**Metin Bloğu**:
□ □ □ □ □ □ □

MİLLET VE MİLLETVEKİLLERİ (3)
03 Nisan 2023, Pazartesi 11:39Bütün bunlar nasıl olabiliyor sorusunun cevabı aslında basit: Sayın milletvekillerinin bütün bu olanlara sessiz kalmasının, tepki vermemesinin tek sebebi: Sadakatlerini gösterme çabasından başka bir şey değildir. Çünkü bir kez daha milletvekili adayı olmalarının şartının genel başkan ve /veya genel merkez yönetimine sadakat olduğunu en iyi kendileri bilmektedir. İşin doğrusu bu sayede ömür boyu hayal bile edemeyecekleri ekonomik imkana kavuşmuşlardır. Bu imkanlardan faydalanmaya devam edebilmek için sadakatlerini ispatlamak zorundadırlar. Mevcut seçim ve siyasi partiler kanunu çerçevesinde bu yanlışı düzeltme imkânı yoktur.

□ □ □ □ □ □ □

**Verilen Malzeme**:
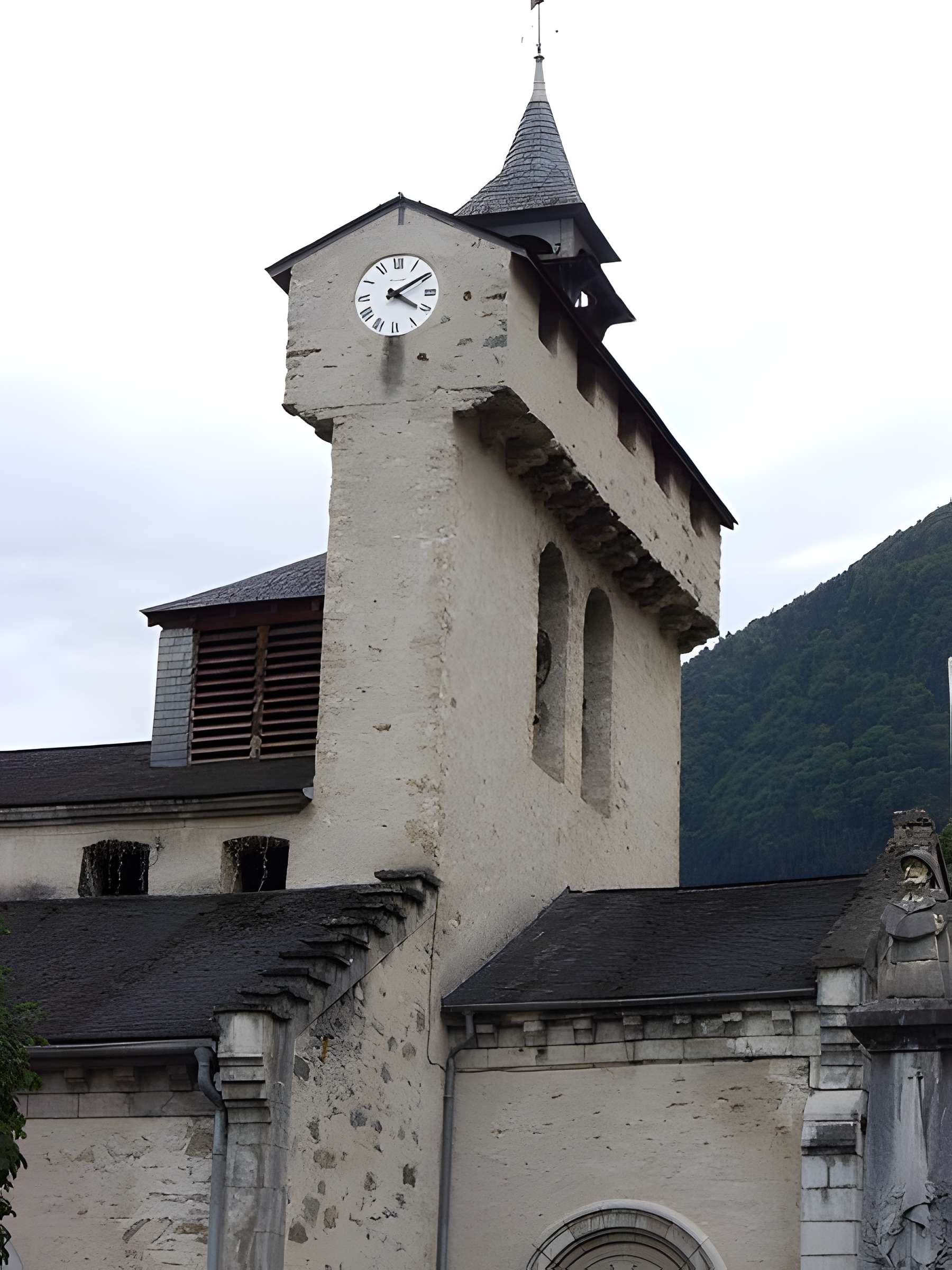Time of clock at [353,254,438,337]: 4:09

□ □ □ □ □ □ □

**Yazılı Görevler**:
#1 Milletvekilleriyle ilgili metne göre aşağıdaki soruları yanıtlayınız.
(a) Milletvekillerinin olanlara sessiz kalmasının tek sebebi nedir?
(b) Yeniden milletvekili adayı olmanın şartı nedir?
(c) Bu yanlışı düzeltme imkânı hangi kanun çerçevesinde bulunmamaktadır?
#2 Milletvekilleriyle ilgili metni iki cümleyle özetleyiniz.
#3 Milletvekilleriyle ilgili metinde "MİLLET VE MİLLETVEKİLLERİ" sözlerinden başlayıp "düzeltme imkânı yoktur." sözlerine kadar uzanan bölümün tamamını aynen tekrarlayınız.

**Alıştırma Sonuçları**:
#1
(a) Sadakatlerini gösterme çabası.
(b) Genel başkan ve/veya genel merkez yönetimine sadakat.
(c) Mevcut seçim ve siyasi partiler kanunu.

#2 Milletvekilleri olanlara sessiz kalmaktadır, çünkü yeniden aday olabilmek için genel başkana ve/veya genel merkez yönetimine sadakat göstermeleri gerekmektedir. Bu sayede kavuştukları ekonomik imkânlardan faydalanmaya devam etmek için sadakatlerini ispatlamak zorundadırlar ve mevcut seçim ve siyasi partiler kanunu çerçevesinde bu yanlışı düzeltme imkânı yoktur.

#3
MİLLET VE MİLLETVEKİLLERİ (3)
03 Nisan 2023, Pazartesi 11:39Bütün bunlar nasıl olabiliyor sorusunun cevabı aslında basit: Sayın milletvekillerinin bütün bu olanlara sessiz kalmasının, tepki vermemesinin tek sebebi: Sadakatlerini gösterme çabasından başka bir şey değildir. Çünkü bir kez daha milletvekili adayı olmalarının şartının genel başkan ve /veya genel merkez yönetimine sadakat olduğunu en iyi kendileri bilmektedir. İşin doğrusu bu sayede ömür boyu hayal bile edemeyecekleri ekonomik imkana kavuşmuşlardır. Bu imkanlardan faydalanmaya devam edebilmek için sadakatlerini ispatlamak zorundadırlar. Mevcut seçim ve siyasi partiler kanunu çerçevesinde bu yanlışı düzeltme imkânı yoktur.